Where it does succeed, though, is as a sort of mind experiment. The film’s writer-director Éléonore Pourriat has directed several films (including the short “Oppressed Majority”) that challenge how gendered bodies occupy public space in film—and the consequences of gendered power.
As in her short, Pourriat depicts women as the sexual aggressors and race car drivers while men serve as secretaries and stay-at-home parents. Women jog topless through the streets while in the brasseries and back alleys men are the targets of harassment and sexual assault. It’s a breathtaking view of female freedom. None of the women seem afraid. And much of the film’s power derives not from the initial curiosity of these reversals but that, after 50 minutes, it no longer seems curious at all.
Pourriat moves us into this parallel universe early in the film, and the ultimate effect is that the viewer acculturates just as our protagonist Damien (Vincent Elbaz) does. Eventually, these reversals seem normal, inevitable even, and finally grim. Her palette in both worlds is one of steely grays and muted blues, pierced only by a pink skirt in an LGBTQ nightclub or the hot pink strap on a man’s gym bag. The film, ultimately, is less about gender reversal and more about power. It depicts a matriarchal society every bit as violent as a patriarchal society. Domination is domination, not empowerment.

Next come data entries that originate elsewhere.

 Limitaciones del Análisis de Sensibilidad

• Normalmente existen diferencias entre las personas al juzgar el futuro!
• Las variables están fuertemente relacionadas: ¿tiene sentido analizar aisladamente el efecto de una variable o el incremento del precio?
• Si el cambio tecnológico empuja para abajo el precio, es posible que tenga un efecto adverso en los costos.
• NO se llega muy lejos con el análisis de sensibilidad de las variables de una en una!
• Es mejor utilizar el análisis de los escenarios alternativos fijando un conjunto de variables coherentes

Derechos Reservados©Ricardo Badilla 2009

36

Once Pourriat grounds us in this new world and holds us there, she reminds us how difficult it is to love and trust fully in a relationship where one partner is objectified and replaceable while the other has society’s blessing to do as they please, damn the other person’s feelings.
I knew she would have to summon Damien back to our own world. But I couldn’t figure out how she would do it. The ending is imperfect, abrupt, and it reveals her interest in Alexandra (Marie-Sophie Ferdane)—the woman at the center of the film beside Damien. The Herculean “authoress” (the film even attempts to undercut the sexism of language itself) dashes out onto the streets of Paris after a barfight only to find herself in a foreign world, astounded by our pornographication of women.
I can’t help but think the film should have been about Alexandra. The final moment of Damien joining a women’s rights march is too on-the-nose, too pat, easy after all. It’s wish fulfillment for the #MeToo movement. But then again, this film is not about subtlety. It’s about hope for two characters who have each had their turn being oppressors and now have a chance to be equals.